In my attempts to lose weight this year, I joined Weight Watchers with my mother in late March, which I had dubbed “AA for Fatties” to be a smart ass since going was not my idea. After going for the better part of the year, my snarky attitude towards the program has drastically changed. Sure, it is a little structured like AA for a group of overweight people, but there’s a reason AA works for those inflicted with addictions and those same reasons are why WW works for overweight people.
There’s something about being around people who can completely relate to your struggle and who, unlike the average outsider, can understand your excitement over the most menial milestones like one pound a week. Most people would look at you like, “so what?” when you’re jumping for joy over that pound a week, but not WW people. WW people find this achievement huge because you lost something at all. Something about that encouragement, even over the smallest things, makes you work harder at making those achievements bigger each week. You never feel like you’re being judged in a WW meeting. You feel like you know these people, even though you never even see each other outside of that 30 minute meeting once a week.

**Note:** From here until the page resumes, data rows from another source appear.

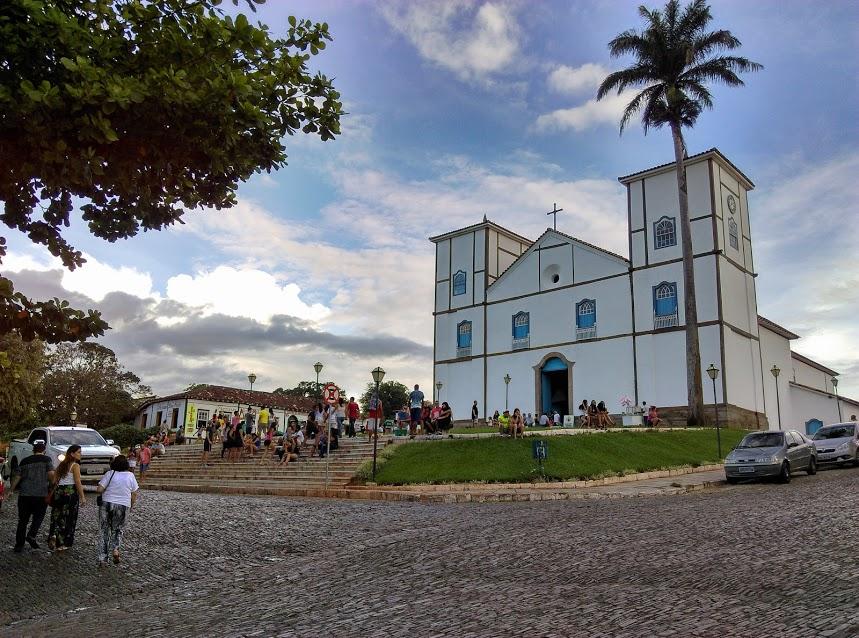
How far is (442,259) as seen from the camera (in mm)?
46188

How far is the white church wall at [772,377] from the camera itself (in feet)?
118

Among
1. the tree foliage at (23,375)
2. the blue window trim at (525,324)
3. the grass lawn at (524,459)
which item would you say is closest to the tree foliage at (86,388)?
the tree foliage at (23,375)

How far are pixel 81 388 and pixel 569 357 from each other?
120 feet

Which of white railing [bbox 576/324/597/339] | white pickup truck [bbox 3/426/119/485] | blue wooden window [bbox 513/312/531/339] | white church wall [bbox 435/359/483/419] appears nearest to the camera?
white pickup truck [bbox 3/426/119/485]

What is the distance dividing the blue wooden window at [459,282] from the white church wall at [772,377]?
57.5 feet

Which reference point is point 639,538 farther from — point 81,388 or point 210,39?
point 81,388

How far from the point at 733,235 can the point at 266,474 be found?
26.6 m

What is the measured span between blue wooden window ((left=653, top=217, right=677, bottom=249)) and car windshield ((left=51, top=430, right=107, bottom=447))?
2784 cm

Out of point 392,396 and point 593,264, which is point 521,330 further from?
point 392,396

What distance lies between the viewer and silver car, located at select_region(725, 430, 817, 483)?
1664cm

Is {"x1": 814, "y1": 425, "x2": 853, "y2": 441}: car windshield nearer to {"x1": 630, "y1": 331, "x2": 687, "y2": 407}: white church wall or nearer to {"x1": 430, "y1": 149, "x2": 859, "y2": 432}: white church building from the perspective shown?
{"x1": 430, "y1": 149, "x2": 859, "y2": 432}: white church building

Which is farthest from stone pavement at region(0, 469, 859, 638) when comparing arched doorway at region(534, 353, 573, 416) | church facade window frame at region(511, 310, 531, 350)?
church facade window frame at region(511, 310, 531, 350)

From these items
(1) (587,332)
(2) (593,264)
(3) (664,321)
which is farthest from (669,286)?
(1) (587,332)

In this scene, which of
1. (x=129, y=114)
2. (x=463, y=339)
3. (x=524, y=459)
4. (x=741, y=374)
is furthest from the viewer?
(x=463, y=339)
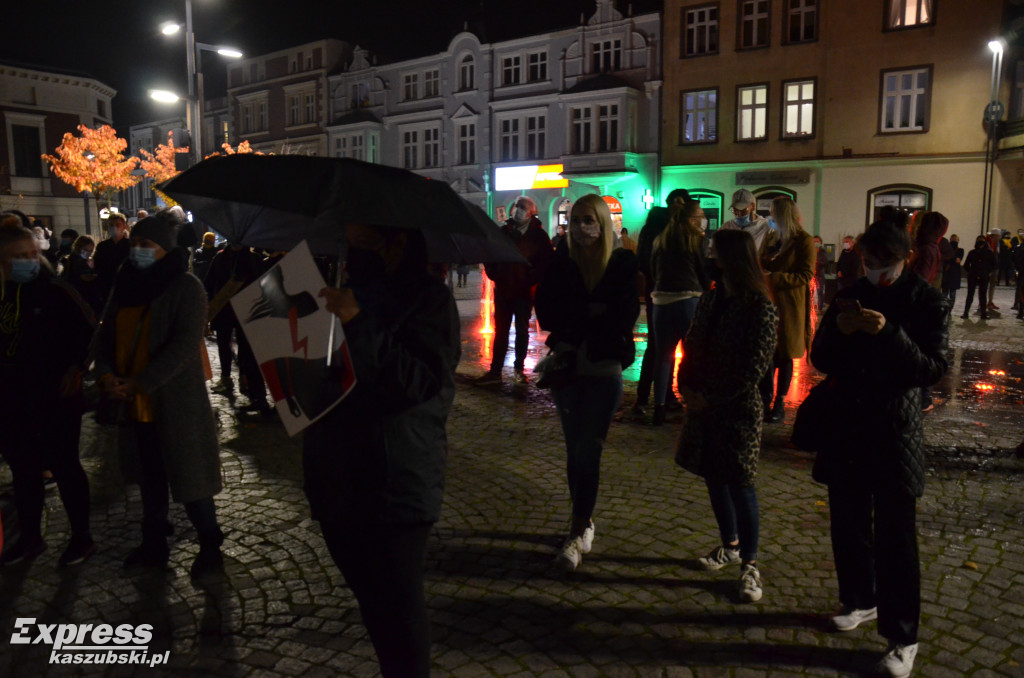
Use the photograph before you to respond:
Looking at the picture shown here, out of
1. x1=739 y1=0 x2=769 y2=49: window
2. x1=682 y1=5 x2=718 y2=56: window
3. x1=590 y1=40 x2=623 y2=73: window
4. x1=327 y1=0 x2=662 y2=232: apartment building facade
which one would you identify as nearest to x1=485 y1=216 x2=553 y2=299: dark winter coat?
x1=327 y1=0 x2=662 y2=232: apartment building facade

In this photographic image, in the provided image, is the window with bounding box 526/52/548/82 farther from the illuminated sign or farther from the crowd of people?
the crowd of people

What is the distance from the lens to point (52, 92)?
147 feet

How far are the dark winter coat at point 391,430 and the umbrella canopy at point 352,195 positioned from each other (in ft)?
0.81

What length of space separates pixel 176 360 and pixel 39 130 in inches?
1918

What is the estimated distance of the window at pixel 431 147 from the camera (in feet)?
137

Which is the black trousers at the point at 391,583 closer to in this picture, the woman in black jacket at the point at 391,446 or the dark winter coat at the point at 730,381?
the woman in black jacket at the point at 391,446

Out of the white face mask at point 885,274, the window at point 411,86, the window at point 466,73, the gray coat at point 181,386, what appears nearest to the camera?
the white face mask at point 885,274

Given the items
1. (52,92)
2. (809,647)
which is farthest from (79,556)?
(52,92)

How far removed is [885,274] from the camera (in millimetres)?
3357

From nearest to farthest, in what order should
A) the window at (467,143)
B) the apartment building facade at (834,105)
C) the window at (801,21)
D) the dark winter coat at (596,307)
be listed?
1. the dark winter coat at (596,307)
2. the apartment building facade at (834,105)
3. the window at (801,21)
4. the window at (467,143)

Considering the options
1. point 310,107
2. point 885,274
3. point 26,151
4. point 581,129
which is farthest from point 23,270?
point 26,151

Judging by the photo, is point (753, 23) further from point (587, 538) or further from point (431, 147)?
point (587, 538)

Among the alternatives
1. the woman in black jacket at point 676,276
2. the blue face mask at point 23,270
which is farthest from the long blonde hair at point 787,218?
the blue face mask at point 23,270

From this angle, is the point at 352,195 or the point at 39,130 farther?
the point at 39,130
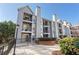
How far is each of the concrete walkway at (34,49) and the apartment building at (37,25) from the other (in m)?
0.14

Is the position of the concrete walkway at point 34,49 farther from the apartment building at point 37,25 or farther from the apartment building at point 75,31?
the apartment building at point 75,31

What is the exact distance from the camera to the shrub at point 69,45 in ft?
9.39

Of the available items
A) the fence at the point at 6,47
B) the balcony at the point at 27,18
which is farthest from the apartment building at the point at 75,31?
the fence at the point at 6,47

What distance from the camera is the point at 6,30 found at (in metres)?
2.89

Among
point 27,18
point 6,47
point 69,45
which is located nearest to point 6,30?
point 6,47

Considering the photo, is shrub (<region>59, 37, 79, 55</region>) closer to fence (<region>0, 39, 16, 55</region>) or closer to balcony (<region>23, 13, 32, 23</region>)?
balcony (<region>23, 13, 32, 23</region>)

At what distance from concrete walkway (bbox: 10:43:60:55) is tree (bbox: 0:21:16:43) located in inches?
9.5

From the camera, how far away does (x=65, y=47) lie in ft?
9.40

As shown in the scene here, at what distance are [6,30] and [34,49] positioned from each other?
1.94 ft
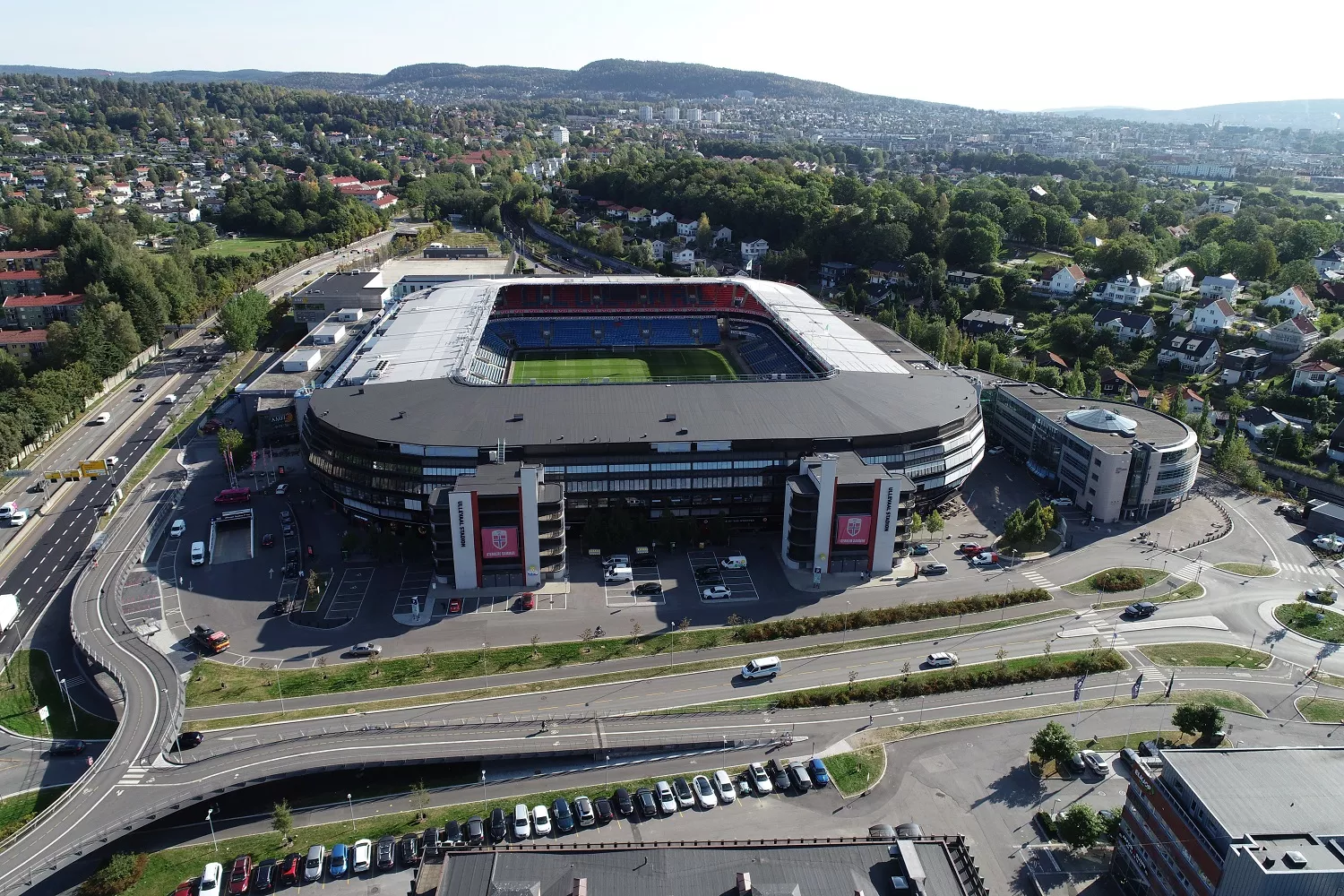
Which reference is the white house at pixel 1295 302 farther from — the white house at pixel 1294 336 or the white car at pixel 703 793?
the white car at pixel 703 793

Honestly, it took me a while to realize this. I knew that WW in general worked if you stuck to the “program” but because my mother was forcing me to go I sat in the meeting against my will and angsty for the first couple months, not absorbing a damn thing about what it had to offer. Now you’ll find me in the front row, asking questions, and making friends. It’s funny how much my attitude has changed.
The thing about WW, though, is that you have to go. You can’t just go for a little while and then think you’re fine on your own. You might succeed for a little while like that, but I assure you you’ll soon find yourself right back where you started. And so this is almost where I am now.

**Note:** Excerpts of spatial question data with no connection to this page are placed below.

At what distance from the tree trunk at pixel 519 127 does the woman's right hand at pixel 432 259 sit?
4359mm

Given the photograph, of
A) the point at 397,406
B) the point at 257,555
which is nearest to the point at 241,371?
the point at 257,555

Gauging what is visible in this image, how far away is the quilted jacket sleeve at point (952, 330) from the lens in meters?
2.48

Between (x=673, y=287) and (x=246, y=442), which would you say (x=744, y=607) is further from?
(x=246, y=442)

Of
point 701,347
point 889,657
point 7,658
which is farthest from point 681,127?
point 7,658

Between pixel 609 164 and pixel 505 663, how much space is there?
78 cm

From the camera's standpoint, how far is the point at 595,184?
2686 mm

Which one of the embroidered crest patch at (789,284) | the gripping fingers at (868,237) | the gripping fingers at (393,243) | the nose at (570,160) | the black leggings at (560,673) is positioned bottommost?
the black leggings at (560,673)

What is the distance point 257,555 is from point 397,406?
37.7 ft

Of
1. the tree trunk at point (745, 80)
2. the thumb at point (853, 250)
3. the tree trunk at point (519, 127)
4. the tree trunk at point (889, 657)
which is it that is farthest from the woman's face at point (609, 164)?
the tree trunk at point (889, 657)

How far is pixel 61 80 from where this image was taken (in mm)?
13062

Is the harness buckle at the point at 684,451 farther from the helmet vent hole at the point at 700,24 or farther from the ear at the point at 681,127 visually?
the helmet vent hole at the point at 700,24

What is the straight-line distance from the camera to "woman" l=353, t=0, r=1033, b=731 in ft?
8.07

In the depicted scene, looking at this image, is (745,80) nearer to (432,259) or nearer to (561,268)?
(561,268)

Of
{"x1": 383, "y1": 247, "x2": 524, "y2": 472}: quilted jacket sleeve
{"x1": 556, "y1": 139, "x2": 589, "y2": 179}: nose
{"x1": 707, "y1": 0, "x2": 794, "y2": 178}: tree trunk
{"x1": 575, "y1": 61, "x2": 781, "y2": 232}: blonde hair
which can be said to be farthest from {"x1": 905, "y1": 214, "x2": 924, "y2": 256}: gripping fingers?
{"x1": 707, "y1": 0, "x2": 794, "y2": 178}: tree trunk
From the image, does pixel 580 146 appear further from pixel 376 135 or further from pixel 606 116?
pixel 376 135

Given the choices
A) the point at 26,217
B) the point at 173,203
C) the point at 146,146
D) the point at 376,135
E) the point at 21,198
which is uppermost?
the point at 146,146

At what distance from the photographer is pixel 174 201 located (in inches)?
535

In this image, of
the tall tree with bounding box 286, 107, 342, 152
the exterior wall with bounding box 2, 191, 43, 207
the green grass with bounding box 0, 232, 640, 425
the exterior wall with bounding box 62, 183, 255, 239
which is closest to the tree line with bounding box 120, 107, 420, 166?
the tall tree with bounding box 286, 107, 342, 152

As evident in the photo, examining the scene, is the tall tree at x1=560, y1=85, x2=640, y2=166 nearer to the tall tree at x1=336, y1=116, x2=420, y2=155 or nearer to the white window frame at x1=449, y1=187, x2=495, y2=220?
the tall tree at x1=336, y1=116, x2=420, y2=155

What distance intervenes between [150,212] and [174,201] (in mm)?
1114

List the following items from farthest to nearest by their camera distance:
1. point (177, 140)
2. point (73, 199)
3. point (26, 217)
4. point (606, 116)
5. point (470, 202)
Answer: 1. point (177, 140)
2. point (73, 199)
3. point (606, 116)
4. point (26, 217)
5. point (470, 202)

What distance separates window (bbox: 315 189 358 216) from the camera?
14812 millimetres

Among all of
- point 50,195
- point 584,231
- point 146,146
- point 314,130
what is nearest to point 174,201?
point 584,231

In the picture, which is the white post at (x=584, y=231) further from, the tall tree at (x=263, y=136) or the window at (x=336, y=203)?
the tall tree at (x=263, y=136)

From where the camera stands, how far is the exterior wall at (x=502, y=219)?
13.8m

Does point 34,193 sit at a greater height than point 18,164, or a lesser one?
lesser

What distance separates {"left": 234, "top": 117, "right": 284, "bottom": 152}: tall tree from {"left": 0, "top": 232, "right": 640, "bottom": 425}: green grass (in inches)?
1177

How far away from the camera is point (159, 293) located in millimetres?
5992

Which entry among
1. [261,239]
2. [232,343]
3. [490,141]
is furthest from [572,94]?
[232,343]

Once Rachel’s wedding had arrived, planning got intense and “extracurricular activities” like WW (and reading and writing, etc…) lost its priority. At that point I had lost 23 lbs. (on track to have probably lost 40 by now). I already felt fantastic, even though I still had a way to go to reach my desired weight. I thought nothing could break me. I thought for sure there was no way I’d let that weight come back because I’d worked so hard to make it fade. We virtually stopped going to WW in September and my theory of how well I’d do without it was totally wrong.
I have gained almost all of that weight back in just the last few months.

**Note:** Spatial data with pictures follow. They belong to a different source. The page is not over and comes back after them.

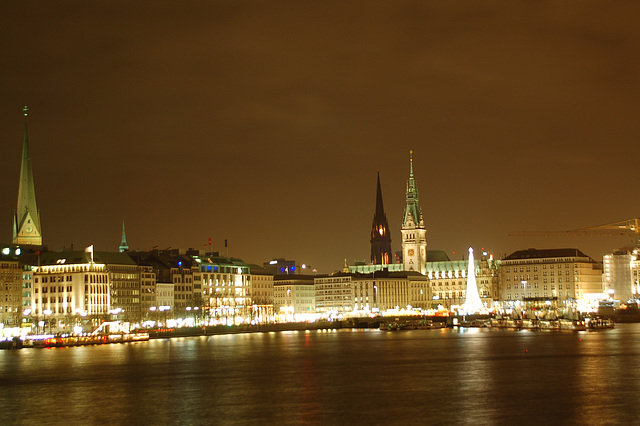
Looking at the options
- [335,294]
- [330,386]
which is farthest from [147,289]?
[330,386]

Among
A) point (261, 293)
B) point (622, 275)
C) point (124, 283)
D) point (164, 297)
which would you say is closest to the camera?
point (124, 283)

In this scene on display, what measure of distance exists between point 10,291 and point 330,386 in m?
70.2

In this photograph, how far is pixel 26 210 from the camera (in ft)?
451

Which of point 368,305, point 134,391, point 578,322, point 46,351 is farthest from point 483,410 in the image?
point 368,305

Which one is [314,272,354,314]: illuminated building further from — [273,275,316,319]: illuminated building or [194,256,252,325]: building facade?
[194,256,252,325]: building facade

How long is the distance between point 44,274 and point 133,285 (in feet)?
41.8

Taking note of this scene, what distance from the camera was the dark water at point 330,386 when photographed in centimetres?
4675

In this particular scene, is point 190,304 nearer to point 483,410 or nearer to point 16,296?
point 16,296

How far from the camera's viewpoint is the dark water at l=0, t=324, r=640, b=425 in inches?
1841

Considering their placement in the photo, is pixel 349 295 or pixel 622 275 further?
pixel 349 295

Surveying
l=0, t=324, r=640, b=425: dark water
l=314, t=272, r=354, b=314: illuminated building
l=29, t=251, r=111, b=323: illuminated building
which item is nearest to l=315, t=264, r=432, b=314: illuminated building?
l=314, t=272, r=354, b=314: illuminated building

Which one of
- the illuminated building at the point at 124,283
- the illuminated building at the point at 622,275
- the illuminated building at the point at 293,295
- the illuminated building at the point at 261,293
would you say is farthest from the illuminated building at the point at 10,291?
the illuminated building at the point at 622,275

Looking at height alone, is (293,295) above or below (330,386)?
above

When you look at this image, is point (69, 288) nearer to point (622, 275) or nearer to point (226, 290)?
point (226, 290)
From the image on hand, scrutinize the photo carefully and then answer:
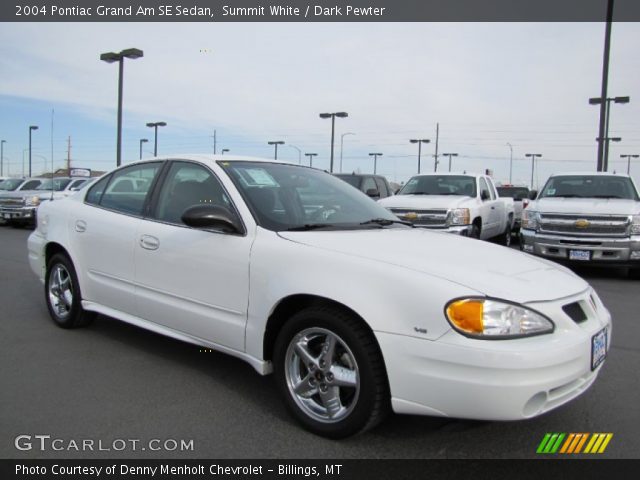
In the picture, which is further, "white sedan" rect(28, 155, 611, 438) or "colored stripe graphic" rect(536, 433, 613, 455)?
"colored stripe graphic" rect(536, 433, 613, 455)

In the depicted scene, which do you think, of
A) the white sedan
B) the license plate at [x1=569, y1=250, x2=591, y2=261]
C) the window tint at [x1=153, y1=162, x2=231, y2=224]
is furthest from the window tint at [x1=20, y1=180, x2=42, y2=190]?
the license plate at [x1=569, y1=250, x2=591, y2=261]

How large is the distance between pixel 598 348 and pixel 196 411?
2.36 m

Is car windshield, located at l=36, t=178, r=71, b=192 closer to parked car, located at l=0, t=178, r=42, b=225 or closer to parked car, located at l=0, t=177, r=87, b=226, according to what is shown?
parked car, located at l=0, t=178, r=42, b=225

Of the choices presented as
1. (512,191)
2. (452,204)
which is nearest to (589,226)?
(452,204)

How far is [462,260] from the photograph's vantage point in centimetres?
307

I could sit here and blame the holidays, and how the food is just too delicious to resist, and in an unusual abundance too, but I won’t. It’s called control, and I lost it. It’s about structure and routine, and I walked away from it. But it doesn’t mean I can’t make it happen again. I already know where I failed, I just need to get my shit back together and do it.
My overall weight loss goal still remains. I will not turn 30 this year feeling the way I do, carrying a fat suit that does not belong to my body.
January 2012, I return to Weight Watchers. This time, I won’t stop.
For those of you who struggle with your weight, how successful were you in 2011?